Yes, she still had tears in her eyes, she had been through a lot. Frankly, seeing your boyfriend wake up several days after he had been murdered was more than most people could stand. The fact she had not totally fallen apart was credit to her. Now I just had to make sure that I didn't fall apart, literally.

"Yes, my love," I said. "I am coming. I am a little slow, it is hard to get used to moving dea... to moving legs that haven't moved for a while."

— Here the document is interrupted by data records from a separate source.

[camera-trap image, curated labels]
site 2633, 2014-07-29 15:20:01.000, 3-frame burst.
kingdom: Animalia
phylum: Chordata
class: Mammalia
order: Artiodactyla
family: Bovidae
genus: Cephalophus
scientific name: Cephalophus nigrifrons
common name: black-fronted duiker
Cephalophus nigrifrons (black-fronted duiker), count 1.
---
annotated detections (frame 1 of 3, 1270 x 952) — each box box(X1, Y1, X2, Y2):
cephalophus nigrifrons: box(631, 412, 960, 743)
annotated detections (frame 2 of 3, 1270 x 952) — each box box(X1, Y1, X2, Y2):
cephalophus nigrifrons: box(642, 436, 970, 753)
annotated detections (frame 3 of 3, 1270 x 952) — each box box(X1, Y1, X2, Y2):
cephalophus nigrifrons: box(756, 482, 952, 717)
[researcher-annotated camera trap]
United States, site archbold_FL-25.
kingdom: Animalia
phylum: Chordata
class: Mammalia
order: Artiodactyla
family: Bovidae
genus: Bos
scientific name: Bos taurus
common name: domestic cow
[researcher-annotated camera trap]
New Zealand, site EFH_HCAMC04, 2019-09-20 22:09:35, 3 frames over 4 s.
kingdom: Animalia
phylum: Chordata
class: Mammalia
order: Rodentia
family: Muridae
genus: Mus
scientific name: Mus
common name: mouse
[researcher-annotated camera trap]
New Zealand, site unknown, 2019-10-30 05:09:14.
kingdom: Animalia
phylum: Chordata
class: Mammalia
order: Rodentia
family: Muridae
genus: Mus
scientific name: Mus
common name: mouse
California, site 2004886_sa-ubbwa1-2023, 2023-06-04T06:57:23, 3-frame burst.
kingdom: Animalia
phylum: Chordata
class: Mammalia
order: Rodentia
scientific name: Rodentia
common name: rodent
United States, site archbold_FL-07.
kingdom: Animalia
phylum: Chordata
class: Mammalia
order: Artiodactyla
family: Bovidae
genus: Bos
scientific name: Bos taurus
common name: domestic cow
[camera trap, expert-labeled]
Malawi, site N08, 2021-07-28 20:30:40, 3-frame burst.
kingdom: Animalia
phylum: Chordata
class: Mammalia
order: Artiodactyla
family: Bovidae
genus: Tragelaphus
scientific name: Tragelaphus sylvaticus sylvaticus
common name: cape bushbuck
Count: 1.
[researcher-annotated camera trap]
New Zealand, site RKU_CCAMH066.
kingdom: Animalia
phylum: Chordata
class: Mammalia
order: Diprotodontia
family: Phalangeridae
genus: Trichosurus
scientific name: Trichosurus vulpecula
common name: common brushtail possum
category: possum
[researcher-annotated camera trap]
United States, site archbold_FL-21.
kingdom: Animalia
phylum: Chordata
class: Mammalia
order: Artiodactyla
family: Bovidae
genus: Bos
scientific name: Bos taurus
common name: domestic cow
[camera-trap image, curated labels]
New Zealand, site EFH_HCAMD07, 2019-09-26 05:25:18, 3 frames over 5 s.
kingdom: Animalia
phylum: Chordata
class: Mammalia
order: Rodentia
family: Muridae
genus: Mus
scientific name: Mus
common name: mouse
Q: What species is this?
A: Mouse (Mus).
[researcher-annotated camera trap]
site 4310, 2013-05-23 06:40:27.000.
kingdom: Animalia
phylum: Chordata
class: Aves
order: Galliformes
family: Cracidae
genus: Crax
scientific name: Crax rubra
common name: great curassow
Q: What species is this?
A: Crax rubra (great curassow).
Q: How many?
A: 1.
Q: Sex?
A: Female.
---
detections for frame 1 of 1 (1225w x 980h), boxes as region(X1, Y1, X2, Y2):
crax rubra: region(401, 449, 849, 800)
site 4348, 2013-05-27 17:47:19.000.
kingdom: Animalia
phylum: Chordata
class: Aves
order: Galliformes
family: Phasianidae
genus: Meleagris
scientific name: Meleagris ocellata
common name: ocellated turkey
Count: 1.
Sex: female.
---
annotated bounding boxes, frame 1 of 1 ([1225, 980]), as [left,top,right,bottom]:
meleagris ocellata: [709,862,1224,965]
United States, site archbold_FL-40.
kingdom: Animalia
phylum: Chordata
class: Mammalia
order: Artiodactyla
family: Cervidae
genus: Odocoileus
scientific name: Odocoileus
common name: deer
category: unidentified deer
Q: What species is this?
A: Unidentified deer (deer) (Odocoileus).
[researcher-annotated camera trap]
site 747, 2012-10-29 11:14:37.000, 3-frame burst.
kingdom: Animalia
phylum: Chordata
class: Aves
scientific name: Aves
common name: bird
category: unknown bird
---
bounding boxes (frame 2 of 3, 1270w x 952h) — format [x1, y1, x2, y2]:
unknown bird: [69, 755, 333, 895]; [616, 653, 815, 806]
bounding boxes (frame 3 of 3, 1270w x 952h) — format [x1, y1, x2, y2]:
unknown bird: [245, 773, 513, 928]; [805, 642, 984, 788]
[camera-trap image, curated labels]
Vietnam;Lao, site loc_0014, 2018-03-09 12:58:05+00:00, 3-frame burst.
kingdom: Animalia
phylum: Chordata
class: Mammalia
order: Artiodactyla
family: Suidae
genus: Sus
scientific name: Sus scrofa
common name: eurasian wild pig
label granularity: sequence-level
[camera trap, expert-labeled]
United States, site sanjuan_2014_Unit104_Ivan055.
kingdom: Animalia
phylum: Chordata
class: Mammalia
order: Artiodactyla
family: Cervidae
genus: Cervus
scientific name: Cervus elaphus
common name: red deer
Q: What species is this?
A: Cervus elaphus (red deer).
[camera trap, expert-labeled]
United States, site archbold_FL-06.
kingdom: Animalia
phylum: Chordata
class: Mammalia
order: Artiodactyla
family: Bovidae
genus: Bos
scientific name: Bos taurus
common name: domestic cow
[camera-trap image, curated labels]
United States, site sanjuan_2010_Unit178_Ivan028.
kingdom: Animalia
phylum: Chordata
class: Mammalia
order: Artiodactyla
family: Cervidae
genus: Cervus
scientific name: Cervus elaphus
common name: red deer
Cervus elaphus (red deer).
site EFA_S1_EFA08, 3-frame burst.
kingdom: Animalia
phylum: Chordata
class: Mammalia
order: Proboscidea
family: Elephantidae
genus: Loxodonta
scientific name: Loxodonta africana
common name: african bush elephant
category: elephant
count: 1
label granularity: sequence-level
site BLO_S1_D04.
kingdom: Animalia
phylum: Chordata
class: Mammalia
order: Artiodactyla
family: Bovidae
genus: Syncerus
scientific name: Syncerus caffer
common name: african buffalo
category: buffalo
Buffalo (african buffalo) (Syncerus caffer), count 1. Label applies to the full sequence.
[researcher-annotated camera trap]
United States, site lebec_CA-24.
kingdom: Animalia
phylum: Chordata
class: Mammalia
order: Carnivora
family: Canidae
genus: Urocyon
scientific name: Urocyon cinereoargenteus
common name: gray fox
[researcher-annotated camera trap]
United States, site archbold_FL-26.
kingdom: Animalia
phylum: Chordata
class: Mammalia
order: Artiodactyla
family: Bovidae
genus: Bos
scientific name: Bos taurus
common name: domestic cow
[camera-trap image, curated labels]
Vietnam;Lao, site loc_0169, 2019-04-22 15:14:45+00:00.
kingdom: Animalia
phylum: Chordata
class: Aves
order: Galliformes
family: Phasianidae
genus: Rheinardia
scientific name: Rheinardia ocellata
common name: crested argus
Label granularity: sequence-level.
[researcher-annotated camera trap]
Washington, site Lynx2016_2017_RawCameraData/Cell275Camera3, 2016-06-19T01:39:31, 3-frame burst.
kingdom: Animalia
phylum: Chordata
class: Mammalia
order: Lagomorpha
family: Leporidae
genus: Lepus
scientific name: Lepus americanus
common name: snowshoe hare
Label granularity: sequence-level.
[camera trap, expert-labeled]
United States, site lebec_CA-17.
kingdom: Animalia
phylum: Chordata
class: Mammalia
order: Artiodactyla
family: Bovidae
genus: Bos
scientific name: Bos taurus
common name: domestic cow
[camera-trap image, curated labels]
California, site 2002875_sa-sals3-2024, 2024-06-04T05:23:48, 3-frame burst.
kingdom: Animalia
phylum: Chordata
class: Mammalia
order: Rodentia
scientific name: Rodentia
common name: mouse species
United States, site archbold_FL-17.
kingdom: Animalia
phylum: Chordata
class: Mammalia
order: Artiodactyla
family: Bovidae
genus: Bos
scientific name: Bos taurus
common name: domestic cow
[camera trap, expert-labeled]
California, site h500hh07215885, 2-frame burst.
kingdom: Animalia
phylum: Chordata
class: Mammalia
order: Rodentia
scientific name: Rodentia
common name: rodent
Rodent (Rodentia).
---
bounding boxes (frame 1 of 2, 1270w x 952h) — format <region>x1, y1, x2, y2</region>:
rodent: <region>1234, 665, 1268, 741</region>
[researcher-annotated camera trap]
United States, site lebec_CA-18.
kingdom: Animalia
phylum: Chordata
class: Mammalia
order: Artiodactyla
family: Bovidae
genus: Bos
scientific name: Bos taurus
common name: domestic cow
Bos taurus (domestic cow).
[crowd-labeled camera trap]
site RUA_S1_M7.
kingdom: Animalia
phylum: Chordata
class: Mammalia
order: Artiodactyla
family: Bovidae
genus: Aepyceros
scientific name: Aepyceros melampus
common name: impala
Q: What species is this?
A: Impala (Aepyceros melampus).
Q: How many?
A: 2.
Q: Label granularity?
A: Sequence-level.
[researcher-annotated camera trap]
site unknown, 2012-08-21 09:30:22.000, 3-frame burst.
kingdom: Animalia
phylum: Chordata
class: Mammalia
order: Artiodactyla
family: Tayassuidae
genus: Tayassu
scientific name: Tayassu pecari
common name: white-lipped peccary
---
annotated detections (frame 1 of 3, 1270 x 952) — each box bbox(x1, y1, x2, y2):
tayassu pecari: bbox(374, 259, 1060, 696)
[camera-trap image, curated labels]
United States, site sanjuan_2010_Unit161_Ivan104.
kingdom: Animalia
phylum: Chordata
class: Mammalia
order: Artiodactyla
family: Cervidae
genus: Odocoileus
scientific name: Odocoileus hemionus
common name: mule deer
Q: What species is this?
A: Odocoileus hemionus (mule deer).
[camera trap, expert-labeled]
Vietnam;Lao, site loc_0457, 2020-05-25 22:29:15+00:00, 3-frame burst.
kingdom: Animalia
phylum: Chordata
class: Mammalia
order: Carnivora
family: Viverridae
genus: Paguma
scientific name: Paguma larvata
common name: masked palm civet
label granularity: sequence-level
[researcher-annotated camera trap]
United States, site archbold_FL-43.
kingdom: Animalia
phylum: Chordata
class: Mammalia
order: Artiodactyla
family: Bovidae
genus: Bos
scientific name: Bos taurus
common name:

I tried to think of what I could offer her that might make her feel somewhat better. Somehow, I had my doubts that a doctor would be willing to operate on someone who wasn't breathing most of the time. Nor, I realized were most of my other normal bodily processes operating unless I made them. I would have to try to get used to making my body ACT normal, even if it wasn't. A thought occurred to me, perhaps the funeral director who had initially repaired me could work his magic again. That said, he could be reluctant to work on a cadaver that was complimenting him on his work as he did it. Life... or whatever it was... was going to be difficult.
 
She reached for the partially splintered door and pulled it open. What was to become of this? She took her time as she made her way to the couch, picking up a few things here and there. She righted the fallen wine glass picking it and the bottle up and taking both the the sink.

The stain..how was she to get that out....oh well..it didn't matter now. She didn't know what to do. tear began to fall once more from her eyes.

She turned at the sound of him at the door jumping a little at the sight of him. This was going to get some getting used to. He was back..kind of.

"I need to go change..you know where everything is."

She charged by him quickly and into the bathroom. She flung the taps open and let the air steam up.
 
I started out to make a coffee for us both, wondering if I knew enough to make my digestive system work or whether I would simply end up bloated. Walking around the kitchen to get the cups, sugar and milk brought all the old memories back to me. How loving we had been, how passionate, how warm. That's when I realized just how cold I felt now. I had not been circulating blood, or doing any of the myriad other things that were necessary to regulate heat. I no longer needed it, feeling ice cold was no longer an unpleasant sensation, just a sensation. In some ways it was hardly even that, more a spiritual knowledge.

I tried to work out what I needed to do with my body in order to function normally. Certainly blood circulation was essential. I concentrated on starting my heart. With that done, I knew I needed to breathe so I focussed once more on my lungs and diaphragm. My heart stopped. I realized it only after concentrating on my breath for a while. I tried to focus more widely, encompassing both heart and lungs in one thoughts. That helped, but it still wasn't enough. There was a whole reproductive system - if that was even worthwhile starting again. There was an endocrine system, about which I could remember nothing. There was the digestive system, nervous system, skin, bones, hair growth even. It struck me that the human body couldn't be more complex if it were designed by NASA.